Sunday, October 3, 2010
Rome day 2: We walked and walked and walked some more
I'll admit it, I apparently have zero sense of direction. That may have added about 4 kms to our walking today, but it was glorious.
After dedicating a full 12 hours to sleep last night, we made the decision to forgo our original plan of doing a hop on/hop off tour of the city and instead take advantage of the walking tours included in our Frommers guide book. It was definitely the right choice.
We decided on the Renaissance Rome walk with the full intention of then doing the Heart of Rome as a follow up. The majority of the walk took us along a quiet nearly deserted street, Via Giulia, that runs parallel to the Tiber River. What a gem.
Nearly every palazzo on the street was built 300 - 400 years ago and were homes of great artist and powerful families. Many were commissioned by the wealthy Popes of the day - I guess there were no vows of poverty back then. One particularly fascinating find was the church of Santa Maria dell'Orazione e Morte. The monks who lived here would gather the the unclaimed bodies of the homeless and prepare them for burial. Someone had to do it. I especially liked the skulls carved in the facade. No point in being subtle when you've got a job to do.
We eventually made our way to the Campo de'Fiore. My only regret is that we hit it on a Sunday - when there is no fresh food market. We did take advantage of one of the many restaurants and enjoyed the company of our lovely Scottish waitress (that was unexpected) at The Drunken Ship. The beer was so nice and cold and she even directed me to where I could grab a sandwich across the way and bring it back. I so admire people like her. She just decided to up and move to Rome for six months because she came for a visit and loved it. If you have children, encourage them to be adventurous.

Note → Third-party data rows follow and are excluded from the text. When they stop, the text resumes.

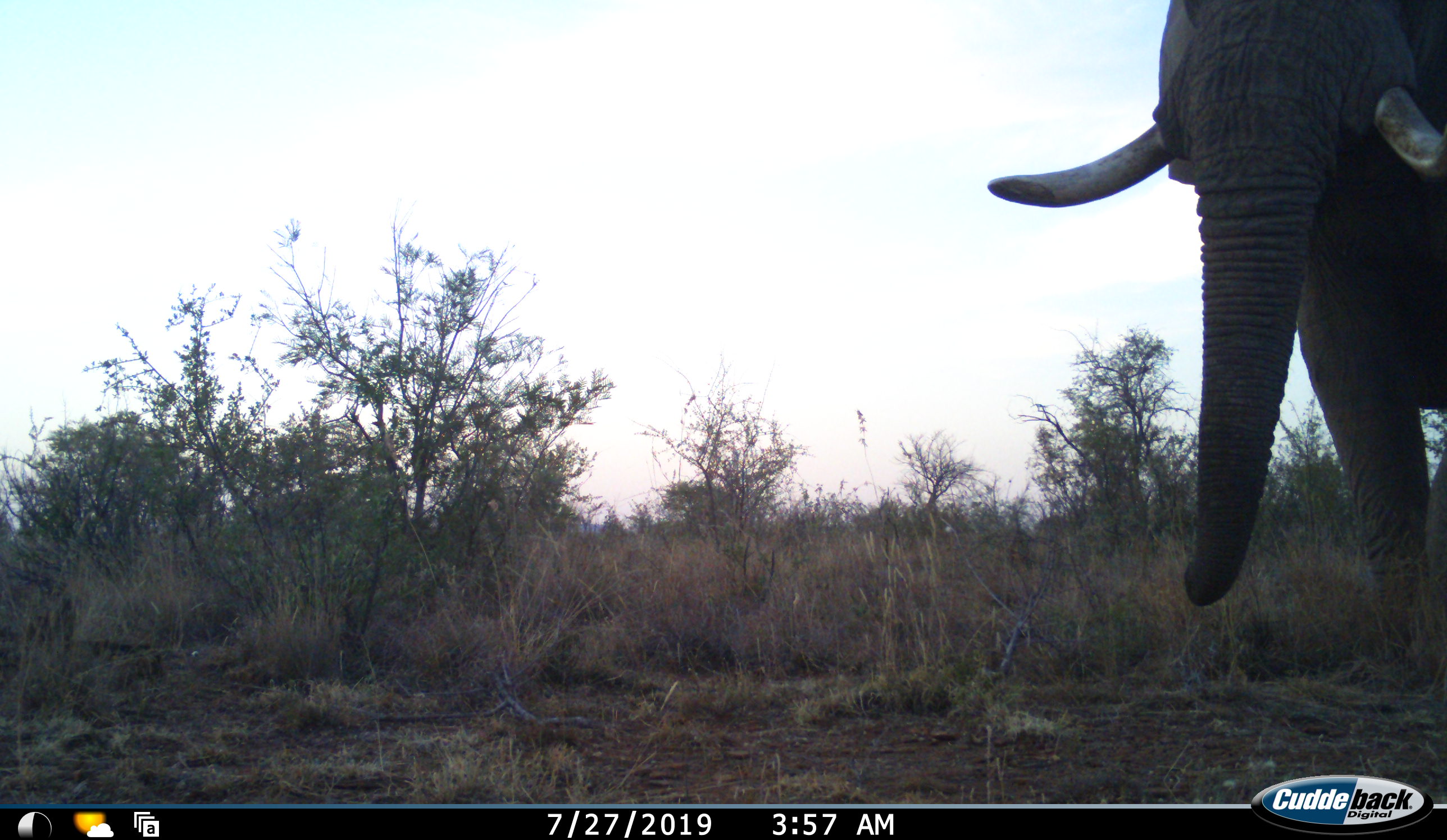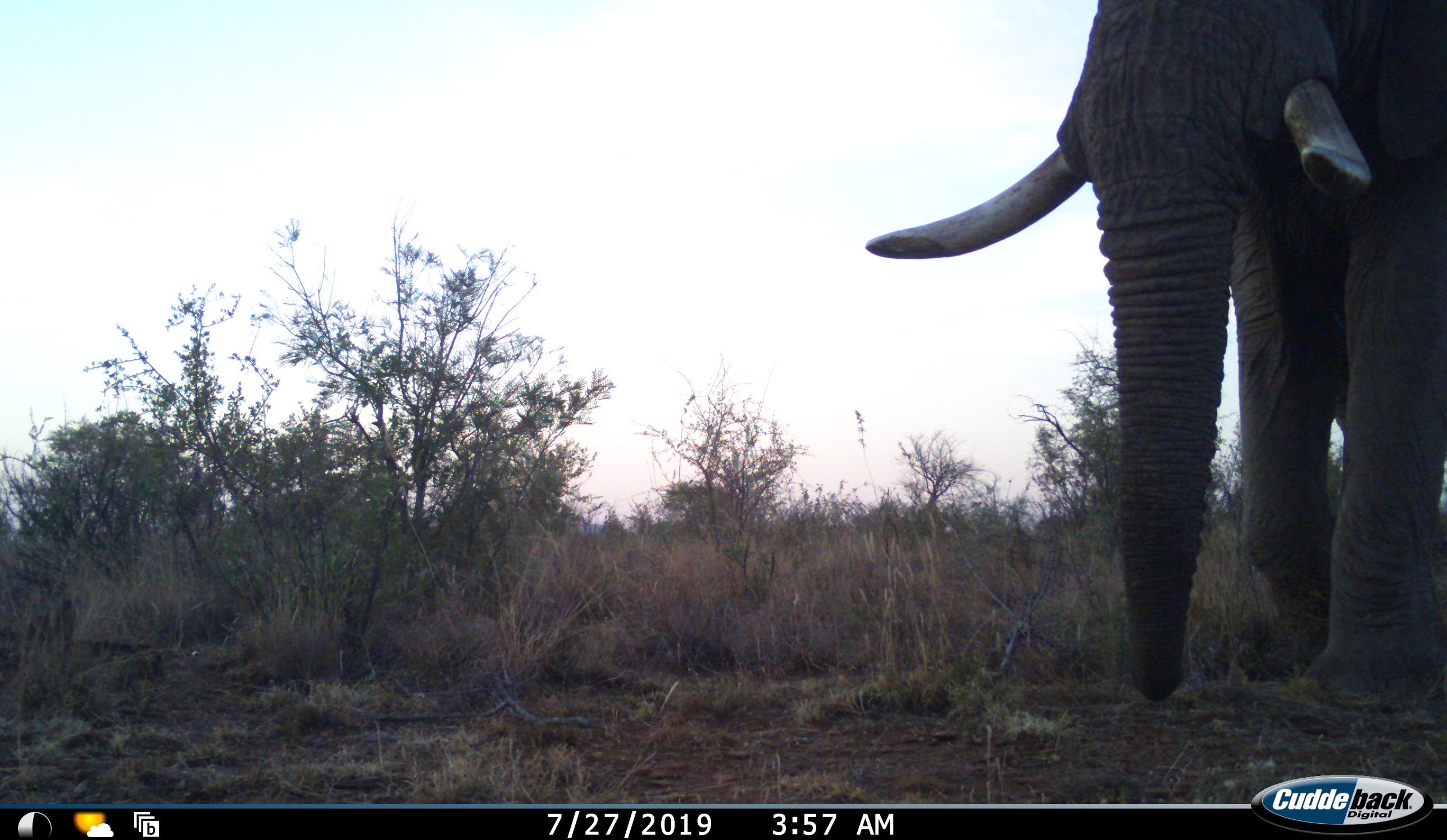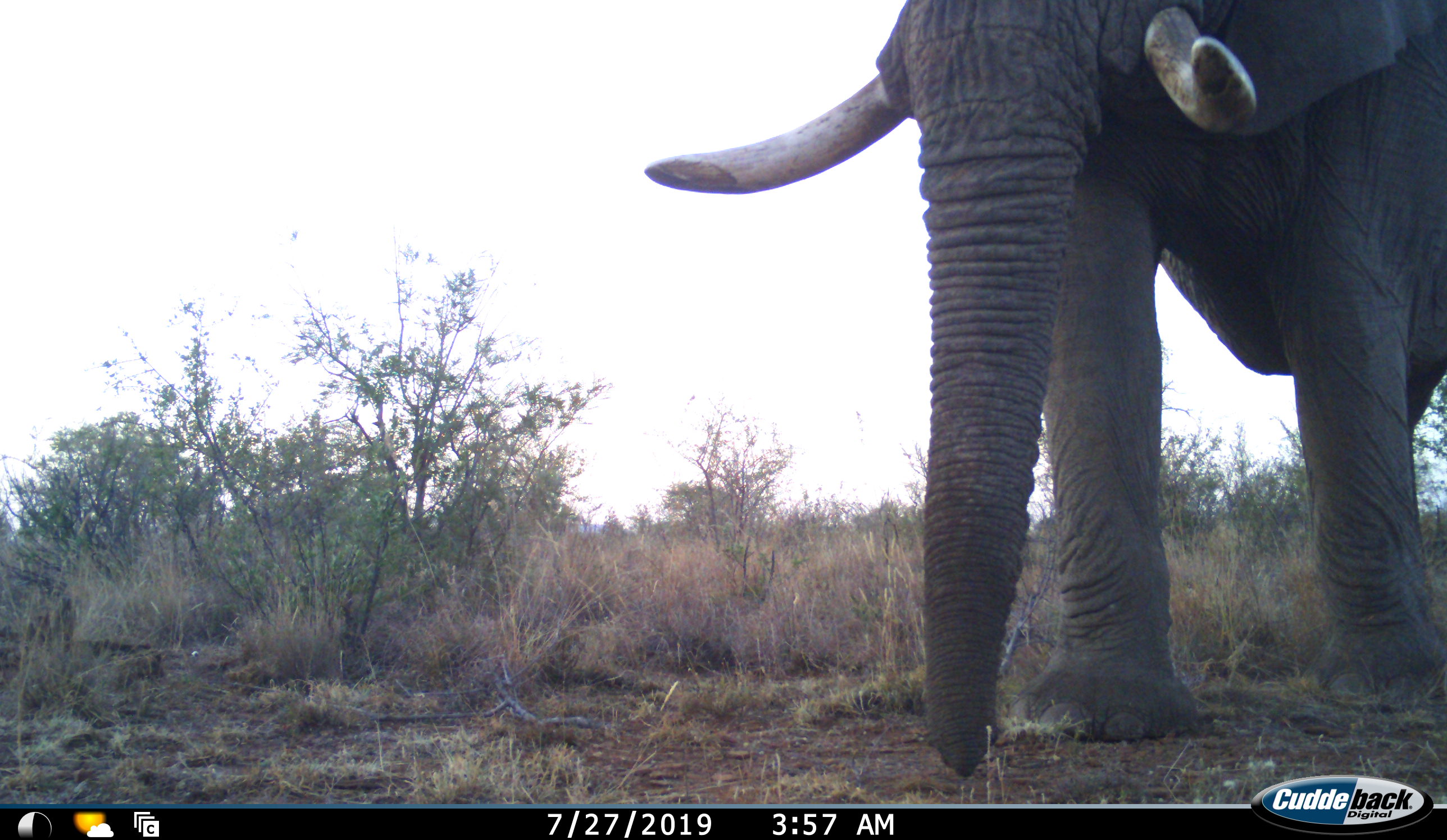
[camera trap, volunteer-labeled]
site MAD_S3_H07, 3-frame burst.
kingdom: Animalia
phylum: Chordata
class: Mammalia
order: Proboscidea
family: Elephantidae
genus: Loxodonta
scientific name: Loxodonta africana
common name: african bush elephant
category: elephant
Elephant (african bush elephant) (Loxodonta africana), count 1. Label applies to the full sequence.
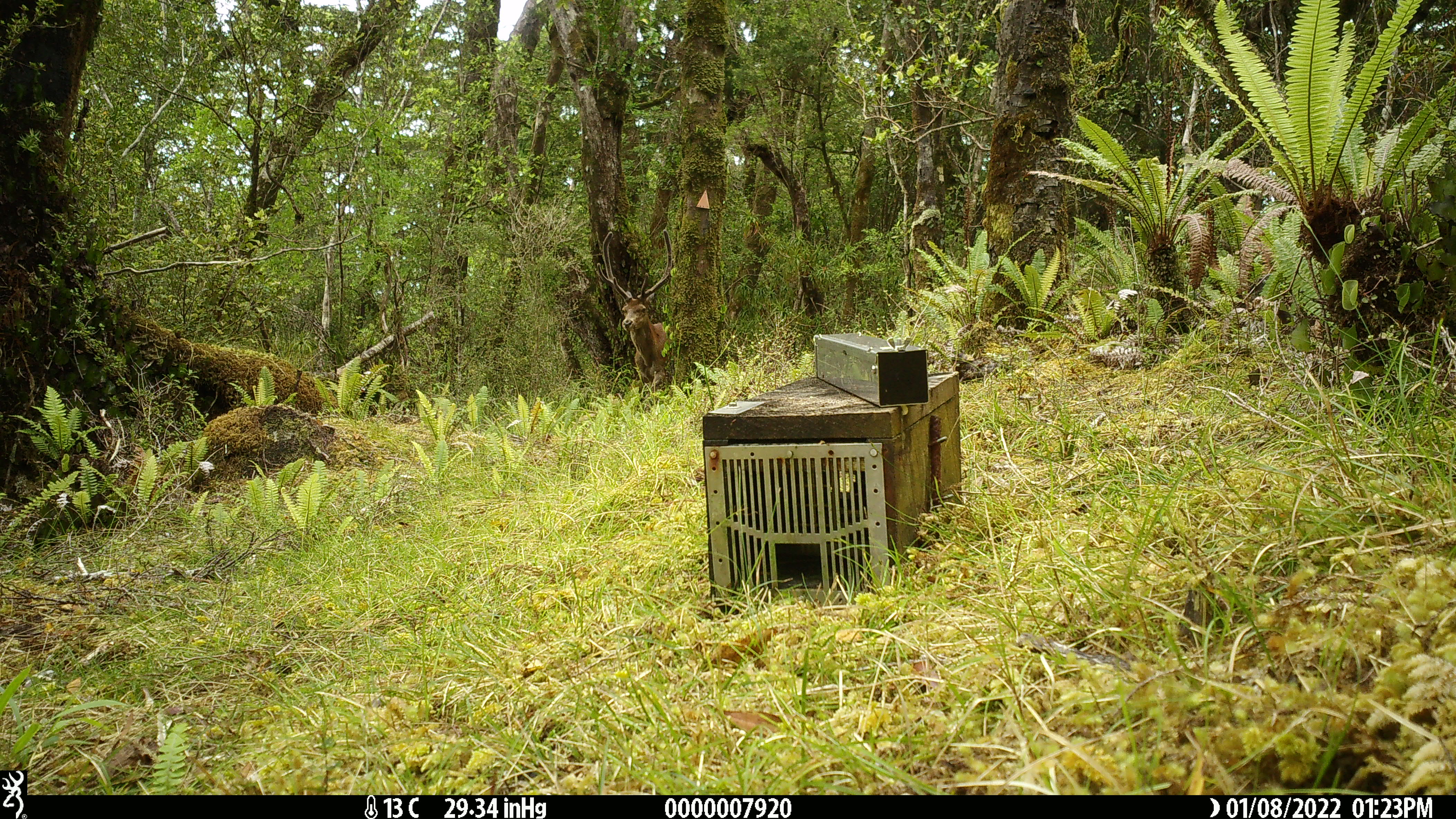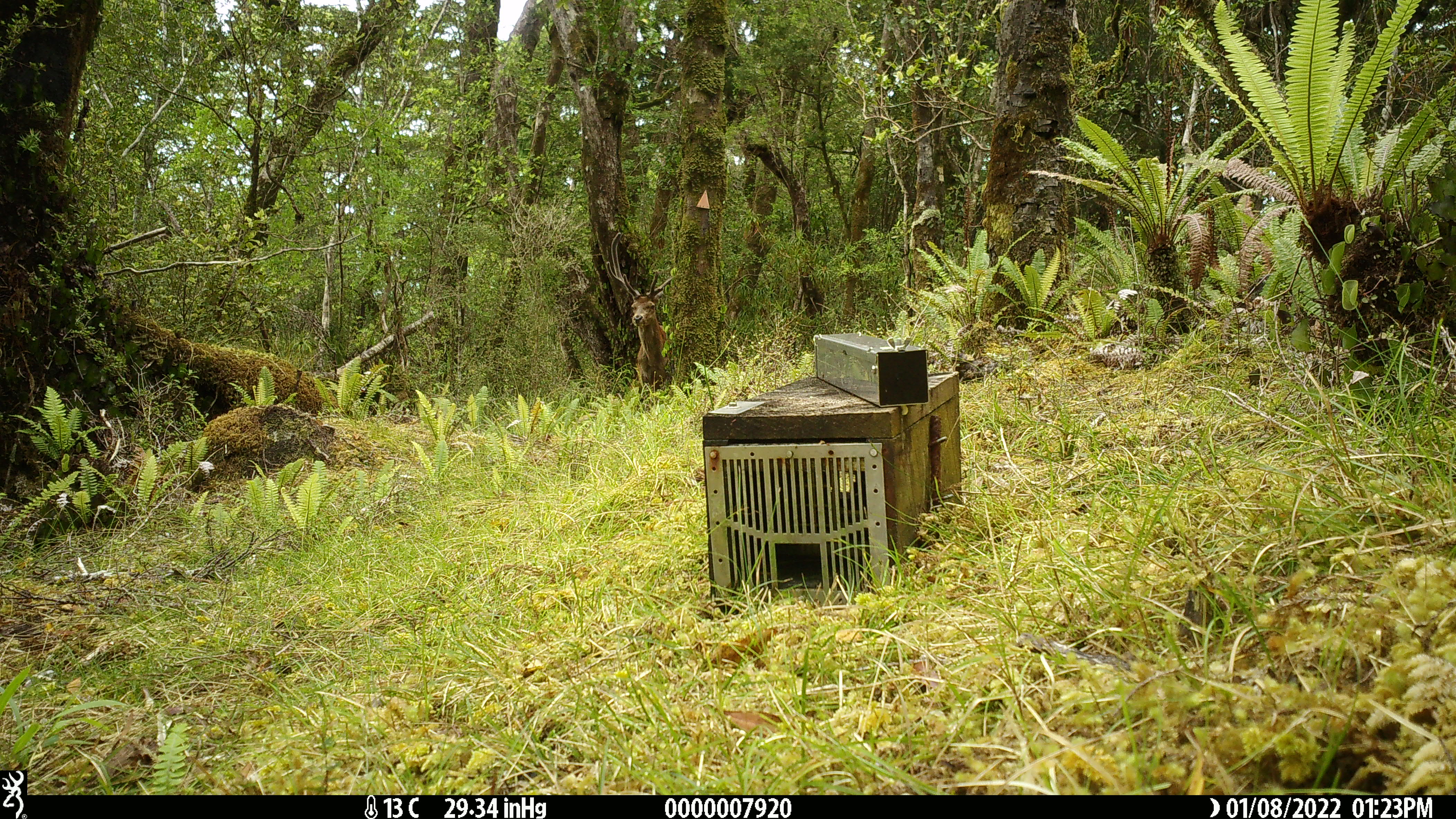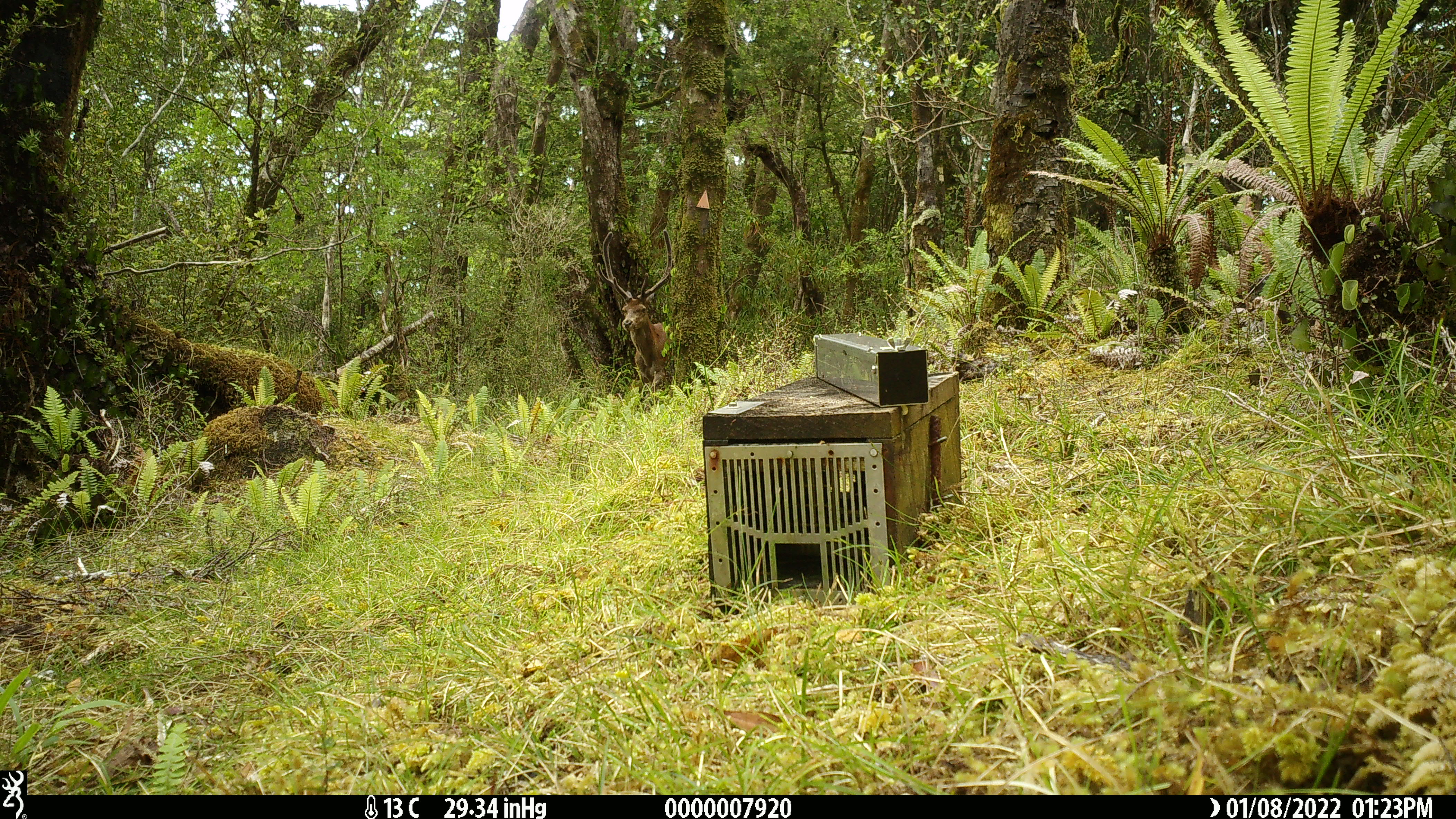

We were completely taken by narrow winding streets of 16th and 17th century buildings. We'd be walking along streets with insane traffic and veer off slightly only to find the most quaint and quiet little havens with a fountain in the centre or a church with paintings by Carravaggio tucked away. Dave continues to be amazed and enthralled by how small the cars are.
Of course so much walking meant having to keep up our strength. So after we admired the architectual wonders of the Pantheon, we had our first taste of gellato. Caramel Cream, Strachiatelli, Baci and Capuccino - that's right, 4 flavours in one glorious waffle cone. Such magnificent yumminess. We enjoyed it while people watching on the step of the fountain in the centre of the Piazza in front of the Pantheon. It was interesting watching the difference in Italian parenting - when one boy got particularly whiney because his brother touched him, one "OH" from his father was enough to shut him up instantly. I'm going to try using that voice at work when I get back.
This is, unfortunately, where my sense of direction got us completely going in circles. A helpful police officer and one guy on a moped gave us pretty vague directions but we finally found the Trevi Fountain. It was incredibly crowded - I can't imagine what it would be like there in August. It's also not how I remember it as a kid. I wonder if I'm remembering another fountain altogether. It was still rather magnificent.
We knew it was time to call an end to our tour when we got to the Spanish Steps and we both said "Seriously? We're supposed to climb this f*&^ing thing?" We picked our way through the sea of humanity that were occupying the steps and decided to start our search for dinner. Thankfully at this point Dave's sense of direction kicked in and he got us going in the right direction. He later mused that he really appreciated how confident I was each time we set out. He's a patient, patient man. That being said, as I type this, he is downloading "Rome to Go" maps for his iPhone. "No offense," he said. None taken.
Tomorrow we're going to hit ancient Rome.